Everything is a separately exported variable which can be imported into any project, extended, overridden, mixed in, etc.
When defining the relationship we sane defaults are used so we don’t need to explicitly define the entity fields we’re using to make the link, though we can if we want.
We don’t need to explicitly add both our entities and relationships to our schema (though we can) as we can infer the entities from the relationships.

There is another layer beyond this, which is where you define an Application which then lets you specify code generation components that to do all the busy work for you, settings like the ID scheme you want to use, etc.

It’s early days, I’m still refining things, and there is a ton of work yet to do - but I am now using it in anger on commercial projects and it’s saving me time - generating types/interfaces/classes, database definitions, api’s, end points, ui components, etc.

But it’s less about this specific implementation and more about the core idea - can we maximise reuse and minimise what we need to define for a given solution?

There’s so many things that come off the back of it - so much config that isn’t reusable (e.g. docker compose files), so many things that can be automatically determined based on data (e.g. database optimisations), so many things that can be abstracted (e.g. deployment/scaling strategies).

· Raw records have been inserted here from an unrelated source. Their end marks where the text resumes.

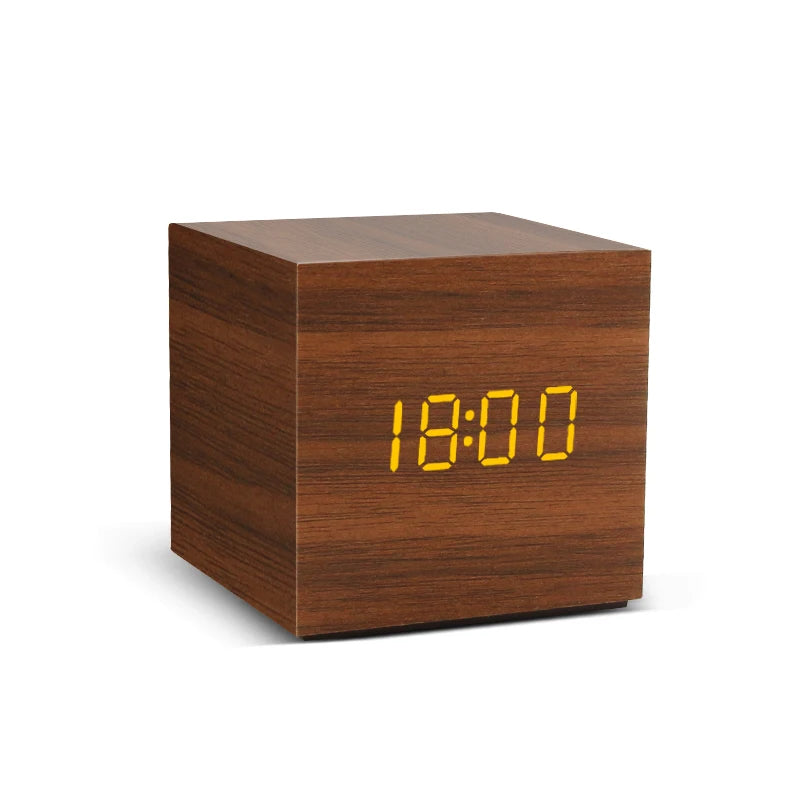 Despertador Digital Minimalista LED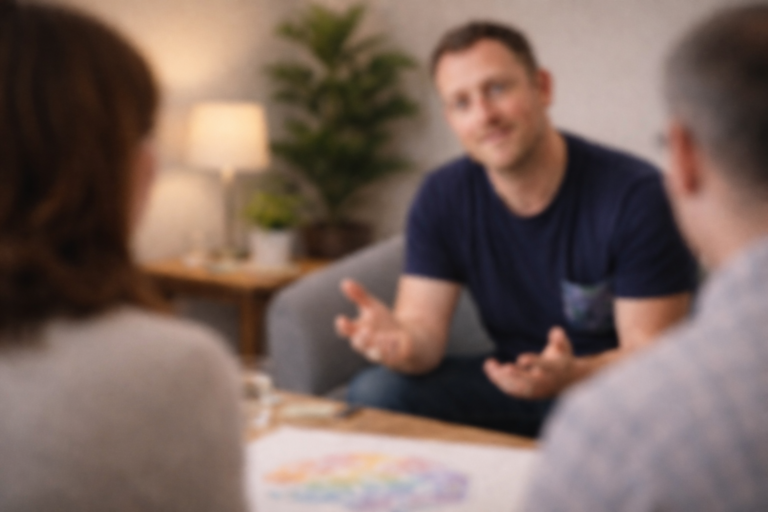 Dr Graham Simpson-Adkins, Clinical Psychologist Warrington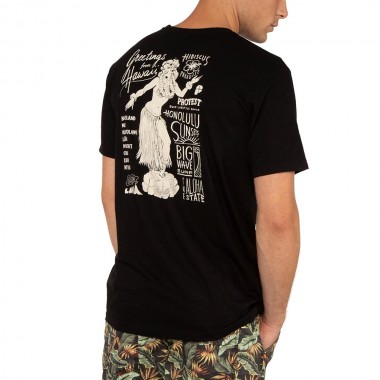 PROTEST TALBOT T-SHIRT TRUE BLACK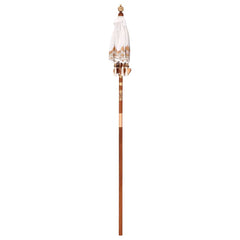 vidaXL Balinese Parasol 125 x 125 x 260 cm 4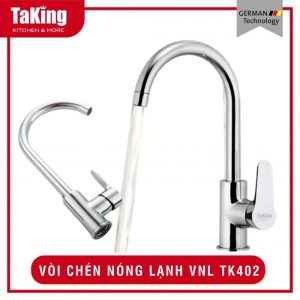VÒI CHÉN NÓNG LẠNH VNL TK402 TAKING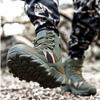 High-end Motorcycle Boots Tactical Outdoor Hiking Camping Sneakers for Men Unisex Safety Boots for Men Zapatos Seguridad Hombre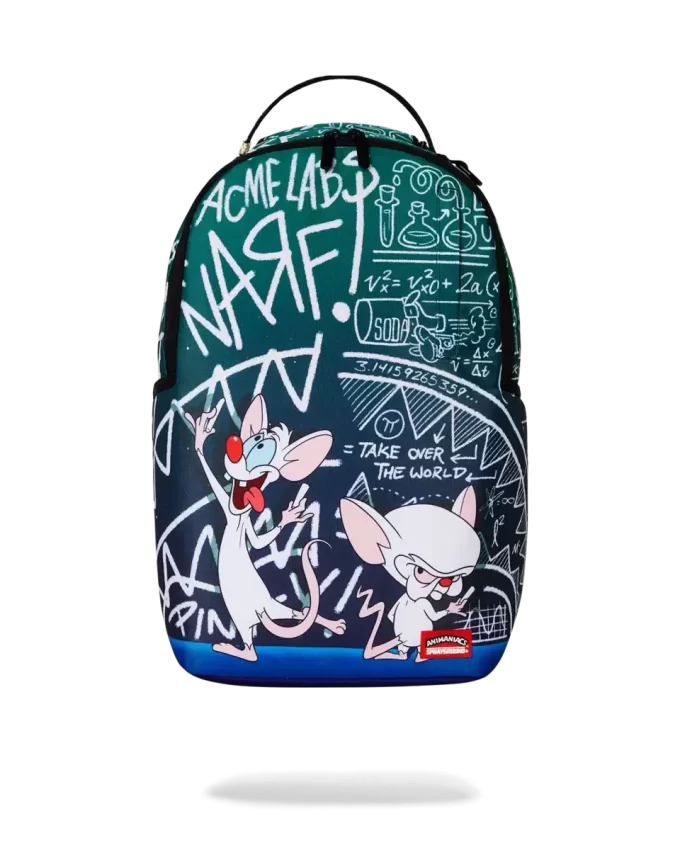PINKY AND THE BRAIN TAKIN OVER THE WORLD DLXR BACKPACK PINKY AND THE BRAIN TAKIN OVER THE WORLD DLXR BACKPACK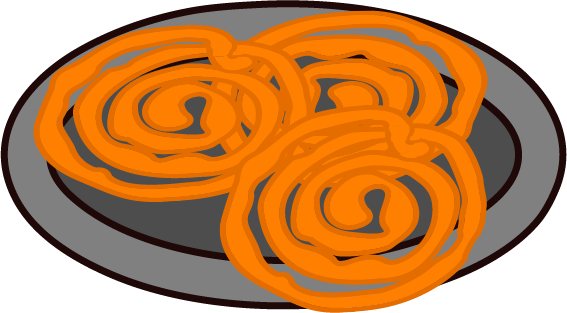 Download Graphic Patterns - Jalebi Clipart Png - (567x313) Png Clipart  Download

So much busy work that needs to be eliminated, allowing us to give LLM’s a run for their money!

SebKra@feddit.de · 1 year ago

Building abstractions and tools to reduce busy-work has been the goal of computer science since the moment we created assembly. The difficulty lies in finding methods that provide enough value for enough use-cases to outweigh the cost of learning, documenting, and maintaining them. Finding a solution that works for your narrow use-case is easy - every overly eager junior has done it. However, building solutions that truly advance CS takes time, effort, and many, many failures. I don’t mean to discourage you, but always be aware of the cost of your abstraction. Sometimes, the busy work is actually better.